Another business restructuring candidate was Pentamedia Graphics (formerly Pentafour Software and Exports), which hived off its software services business, including overseas operations, to Pentasoft Technologies (formerly Pentafour Communications) to concentrate on its core competence. The hive-off, involving a purchase consideration of $205 million, transferred the mantle of the software business to Pentasoft Technologies.

Similarly, while Wipro hived off its non-core, low-margin peripherals business to focus more on e-commerce and Internet, Global Telesystems will merge with its subsidiary, Global Electronic Commerce Services, to sharpen its focus on e-commerce and telecom infrastrucuture business.

Even as these companies continued their acquisitions and re-engineering strategies as a tool to survive in the post-Y2K era, others started focusing on niche markets. Companies such as VisualSoft Technologies, Tata Infotech and Rolta India have found a niche and are trying to consolidate in these areas. Meanwhile, Ramco Systems, Sonata Software, PSI Data Systems, RS Software, Aptech and Maars Software are focusing their energies on e-commerce and Internet.

Ramco with its 'Interactive Architect Strategy', the emerging convergence area for strategic consultants and IT-enablers, Aptech with its 'E-Architect Strategy' and through its subsidiary, BconnectB, and Sonata Software with its focus on e-commerce and mobile commerce are all attempting to carve a niche for themselves in this domain.

A quick look at the results of these software companies for the first quarter ended June 30, 2000, reveals that companies that restructured post-Y2K have largely benefited. "The overall billing rate of the industry has improved (to about 21 per cent), with net profits for the quarter growing by about 90 per cent against previous corresponding quarter," says an analyst with Birla Sun Life.

Companies that have gained due to the restructuring in the last quarter include Silverline, DSQ Software, Wipro, Global Tele Systems, Aptech and Tata Infotech. "On an average, e-commerce has contributed by more than 35 to 40 per cent to the total revenues of these companies during the last quarter," the Birla Sun Life analyst adds.

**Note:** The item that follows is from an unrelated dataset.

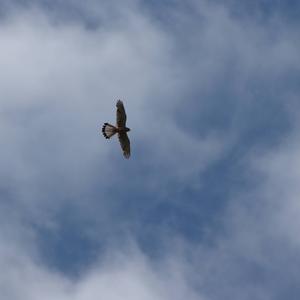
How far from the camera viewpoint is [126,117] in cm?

The buzzword today in the Indian software industry is e-commerce. From mere Y2K bug-fixers to e-commerce solutions providers, the software industry has transformed itself into an entity to reckon with. "Indian software companies have done well to move early into these emerging markets. This will not only give them a competitive advantage over others, but will also help them develop competencies that will hold them in good stead in the post-Y2K world," he says.